Автор отмечает, что бывают чрезвычайные обстоятельства, при которых концептосфера языка может резко сократиться. Такое чрезвычайное обстоятельство имело место, например, в 1918 г., когда декретами советской власти было отменено преподавание церковнославянского языка и Закона Божия. Было прервано постоянное обращение к молитвам и богослужебным текстам, особенно к Псалтыри, к текстам на церковнославянском языке, которое на протяжении тысячелетия служило важнейшим источником обогащения концептосферы русского языка. Церковнославянские слова, выражения и формы слов не только обогащали русский литературный язык и просторечие, но и вносили оценочный элемент в мышление.

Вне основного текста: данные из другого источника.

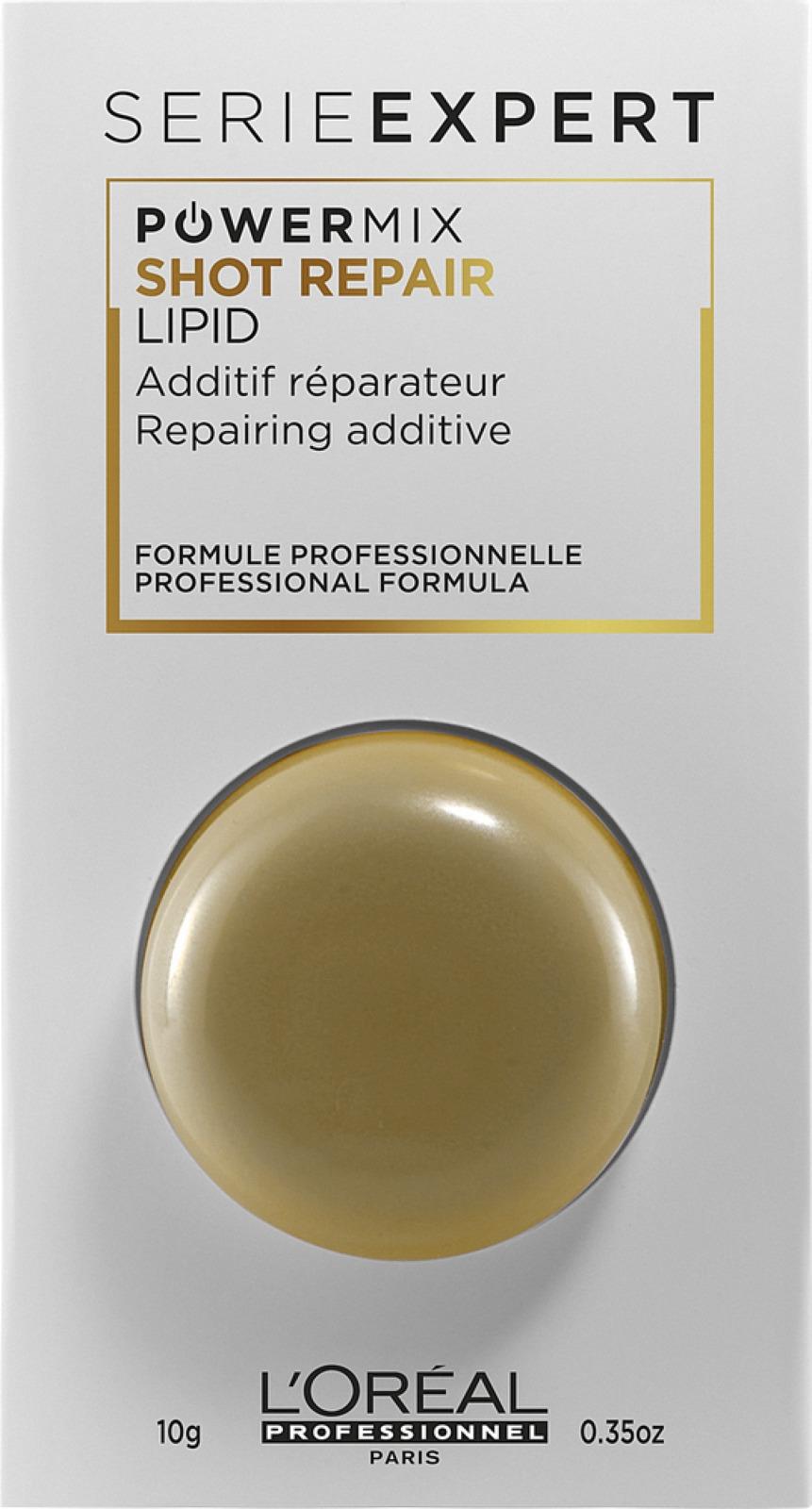 Шот для волос L'Oreal Professionnel Serie Expert Absolut Repair Lipidium, для восстановления и питания, 10 мл сыворотка absolut repair lipidium цена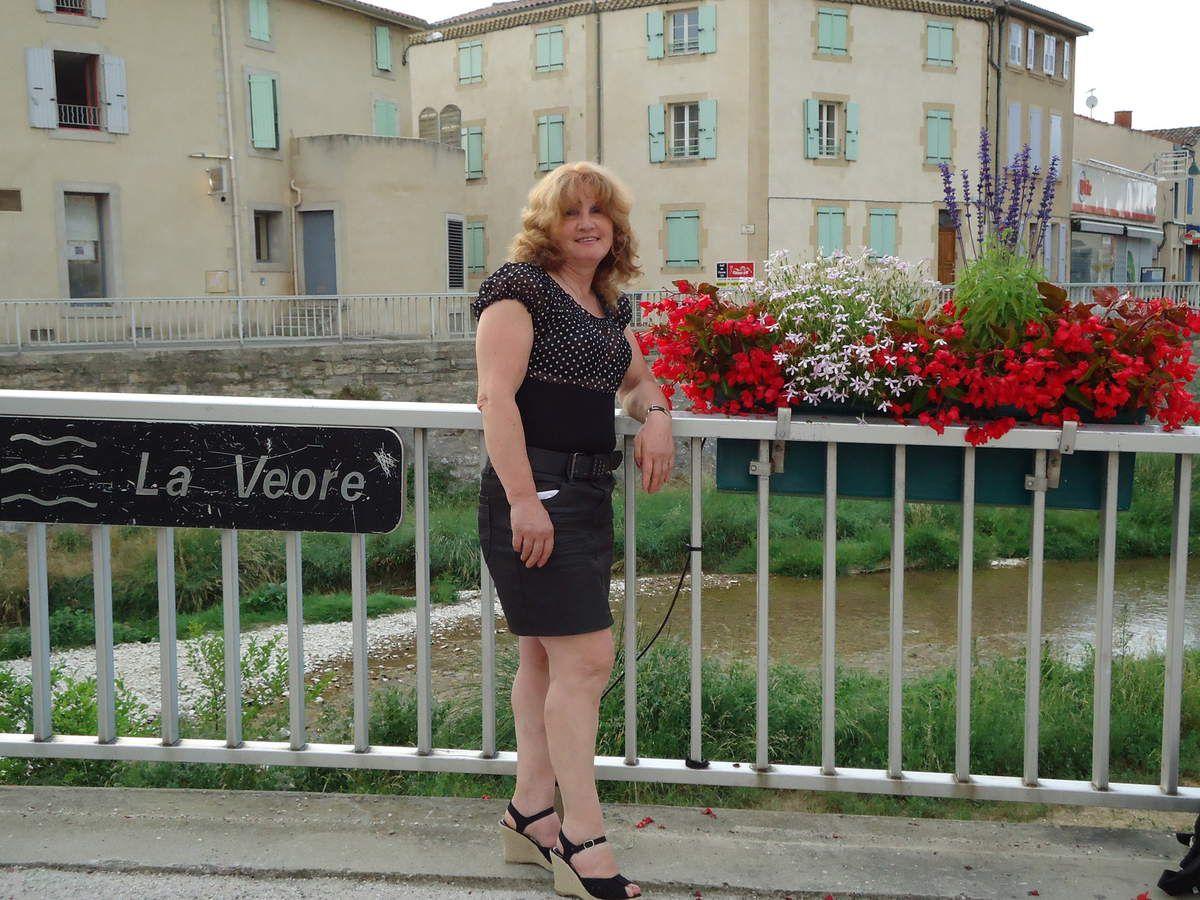 Chabeuil ,village fleuri ......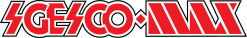 pic-hme-logo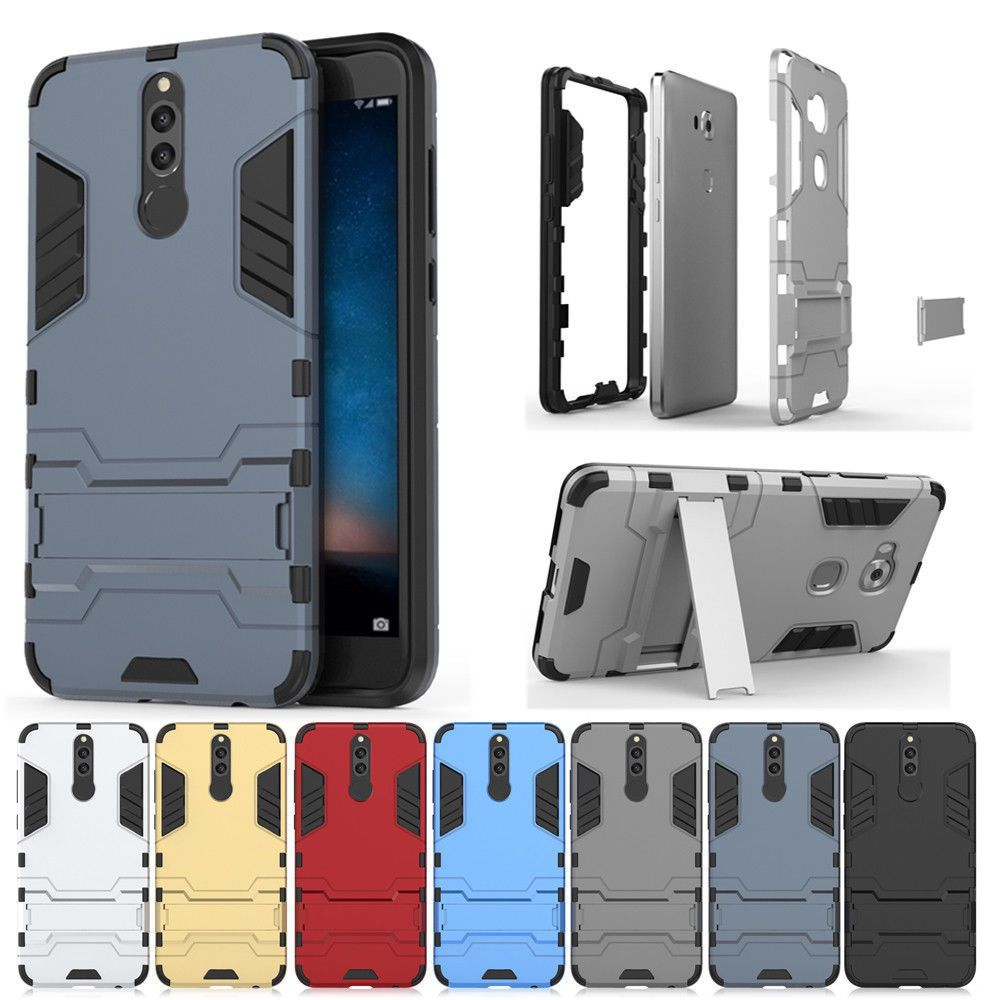 3 59AUD - Stand Hard Armor Hybrid Silicone Case Cover Shockproof For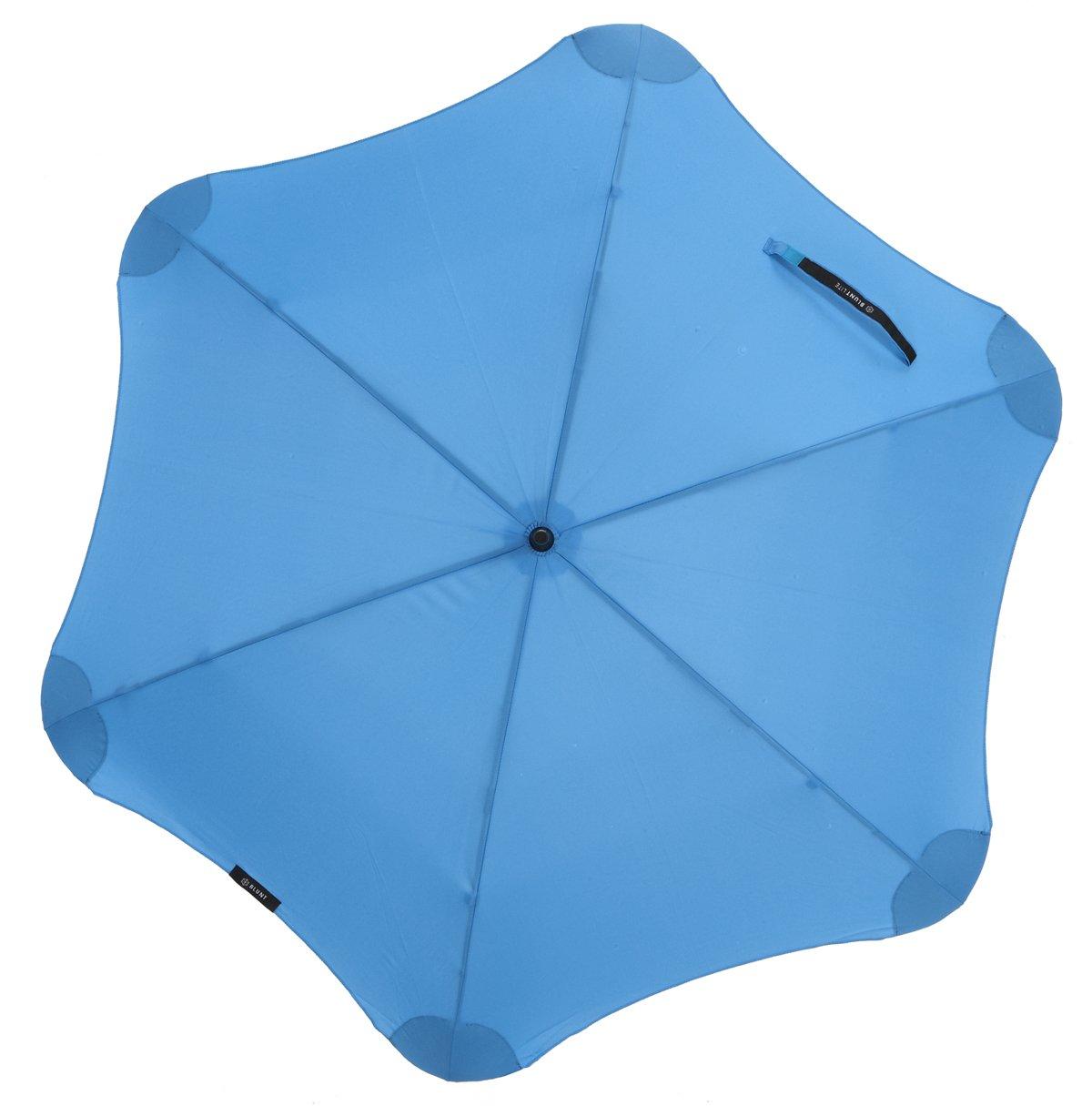 Blunt Umbrella by Greig Brebner – Blue-22471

В результате узуальный опыт носителей языка в последующих поколениях понес невосполнимые утраты, отдельные семантические участки этого опыта превратились в “зоны нечувствительности”. Возникшие при этом “белые пятна” - лакуны - можно считать интракультурными, точнее, - лингво-культурологическими (термины Ю.А. Сорокина и И.Ю.Марковиной). И.Ю.Марковина замечает по этому поводу: “Представляется целесообразным и методологически оправданным распространение понятия “лакуна” как на сопоставление языков, так и на некоторые другие аспекты культуры. С одной стороны, такое расширение понятия “лакуна” основывается на положении о тесной взаимосвязи языка и культуры, с другой, - выявление наряду с языковыми лингво-культурологических и культурологических лакун может, по-видимому, способствовать установлению некоторых конкретных форм корреляции языка и культуры” /188, с. 37/. Такие лакуны мы ранее называли диахроническими, но термин Ю.А.Сорокина лингво-культурологическая лакуна - более удачен, лучше характеризует данный тип лакун.
“Лакуны могут исчезать не только путем заполнения, но и появляться, когда тот или иной язык перестает ощущать потребность в определенном понятии - исчезновение многих историзмов из русского языка является яркой иллюстрацией этого положения, - пишет В.Л.Муравьев. - В этом плане можно говорить о наличии лакун в современном языке не только относительно другого языка, но и в отношении прошлого состояния этого же языка. Так, в ходе развития русского языка из него исчезли многие слова, выражающие понятия, которые современный русский язык может выразить лишь перифразой (ср., напр.: древнерусское слово “послух” - в отличие от свидетеля тот, кто только слышал, а своими глазами не видел)” /200, c. 24/.
Автор “Словаря редких и забытых слов” В.П.Сомов отмечает, что в русском языке есть немало устарелых, малоизвестных, неупотребительных, необычных, непонятных слов, иначе говоря, - глосс (глосса, гр. glossa - устаревшее или малоупотребительное слово). На наш взгляд, для проблемы лакунарности интерес представляют именно забытые, а не устарелые слова. Дело в том, что не каждое устарелое слово забыто и не каждое редкое слово устарело. В этом нетрудно убедиться, если заглянуть в “Словарь русского языка” С.И.Ожегова. Здесь чуть ли не треть слов имеет пометы “устарелое”, “старинное”. Но их трудно признать редкими и забытыми: они часто употребляются и в литературе и в устной речи (амурный, зазноба, экзекуция). Иное дело - такие слова как покоювка (горничная), ряд (договор в Древней Руси), сувой (сугроб), фурлейт (солдат, находящийся при военных фурах - больших, длинных телегах для клади), хизнуть (хиреть, становиться слабым, болезненным), царан (крестьянин) и мн. др. Таким словам и выражениям несть числа (отмечает В.П.Сомов), потому что пласт слов, которым имя глосса, в русском языке довольно мощный.